CINE > TAMARA JENKINS: LA DIRECTORA DE LA FAMILIA SAVAGE
Hace diez años, Tamara Jenkins debutaba con una película sutil y emotiva sobre la infancia en una familia disfuncional. Aunque tenía a Marisa Tomei y Alan Arkin, Slums of Beverly Hills sólo se vio acá por cable. Ahora, Jenkins estrena su segunda película, también sobre la disfuncionalidad familiar, esta vez en el filo de los 40, y también con un elenco envidiable (Laura Linney y Philip Seymour Hoffman). Por suerte, esta vez La familia Savage llega a los cines.
› Por Martín Pérez
Un teléfono suena en medio de la noche. Alguien atiende, y del otro lado de la línea la voz de su hermana le da la noticia de que su padre anda escribiendo cosas en las paredes con sus heces. Según confesó la directora Tamara Jenkins, a partir de esta escena fue que nació el guión de La familia Savage. Aunque, en realidad, durante mucho tiempo esa escena fue todo lo que Jenkins tenía. Ni una historia ni personajes. Sólo esa escena.
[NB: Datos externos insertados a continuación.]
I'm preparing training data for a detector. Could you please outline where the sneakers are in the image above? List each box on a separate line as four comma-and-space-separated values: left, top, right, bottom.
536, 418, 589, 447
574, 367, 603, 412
Que, varios años después, con la película ya terminada y toda una historia alrededor, fue filmada casi como hechizó a su directora al momento de aparecérsele por primera vez. La que llama es Wendy Savage, una aspirante a dramaturga que divide su tiempo entre trabajos temporarios y escarceos amorosos con un vecino casado. El que atiende es su hermano Jon, un profesor de teatro que escribe un libro sobre Brecht, mientras sus tres años de noviazgo con una polaca están llegando a su fin porque se le acaba la visa, y el mayor de los Savage no se decide a casarse aunque llore cada vez que ella le prepara el desayuno. Como Jon y Wendy, los protagonistas de Peter Pan, los hermanos Savage no han terminado de crecer, aunque estén lejos del país de Nunca Jamás y ya hayan cumplido los cuarenta. Ahí donde los encuentra la reaparición en escena de su padre, el que escribe las paredes con heces. El llamado que les recuerda su existencia llega desde una comunidad de retiro situada en Sun City, Arizona, donde su pareja –a quienes Jon y Wendy jamás conocieron– acaba de morir, y sus parientes quieren rápidamente deshacerse del molesto cónyuge. Los hermanos Savage regresarán a casa –Buffalo, cerca de Nueva York– para poner a ese padre senil que nunca los quiso y apenas pudo desapareció de sus vidas, en un asilo de ancianos, y esperar el inminente desenlace. Esa es la historia que Tamara Jenkins cuenta con una admirable familiaridad en La familia Savage. Asistida por una pareja protagónica que es casi el sueño hecho realidad de cualquier espectador de cine independiente –Laura Linney y Philip Seymour Hoffman–, su película es una extraña historia de iniciación adulta, segundo opus de una directora secreta, que se ha tomado casi una década desde su ya lejano pero aún admirable debut. “Algo así como el cronograma de Terrence Malick, pero sin las obras maestras”, bromea Jenkins cada vez que le recuerdan el tiempo perdido.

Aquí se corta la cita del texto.